▼

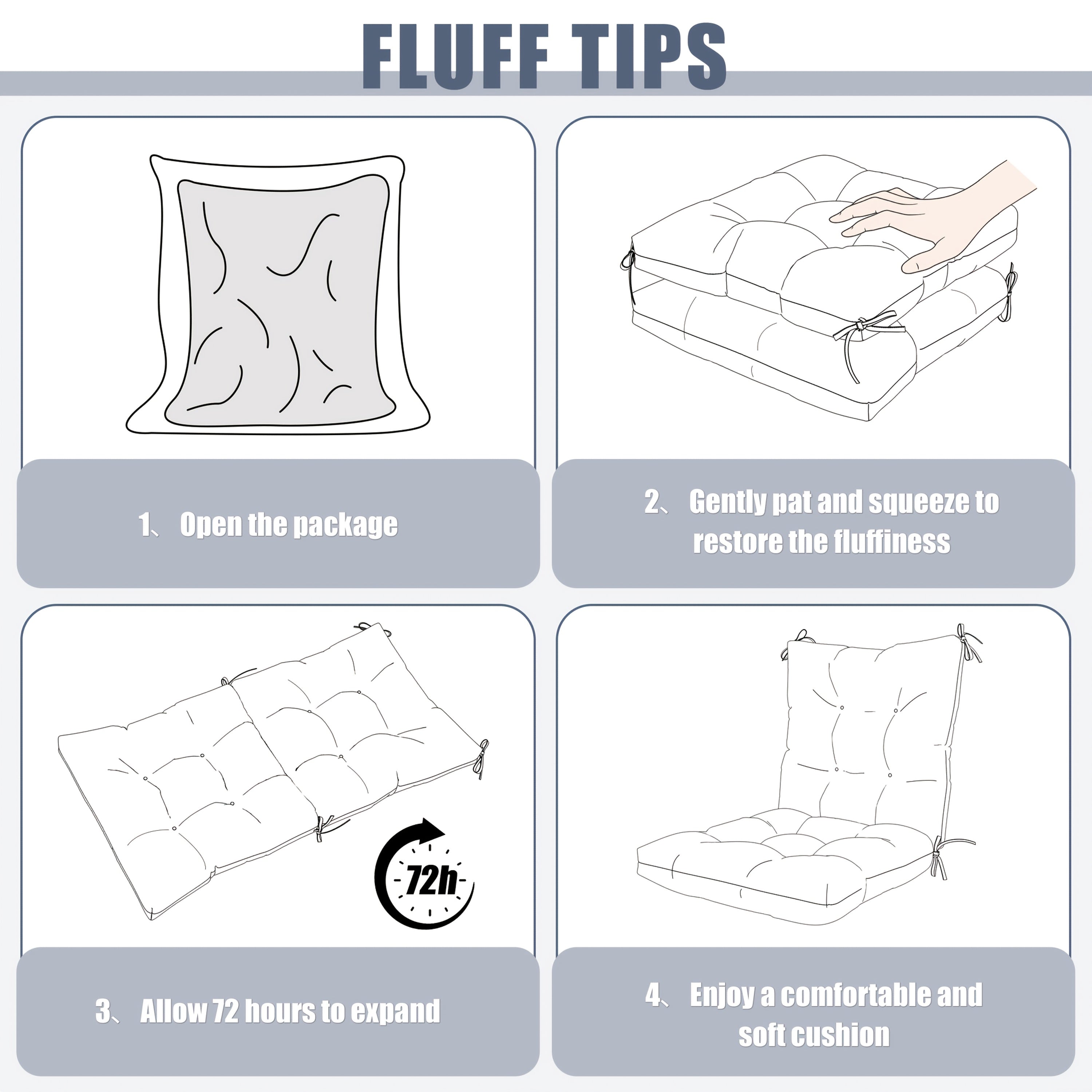 FLUFF TIPS

1、 Open the package

2、 Gently pat and squeeze to restore the fluffiness

72h

3、 Allow 72 hours to expand

4、 Enjoy a comfortable and soft cushion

▲

▶ [PROBLEM REQUIREMENTS]: Would you please repeat the lines from the one with "2、 Gently pat" through the last line of the listing above, exactly and with nothing else?

▶ [TASK SOLUTION]:
2、 Gently pat and squeeze to restore the fluffiness

72h

3、 Allow 72 hours to expand

4、 Enjoy a comfortable and soft cushion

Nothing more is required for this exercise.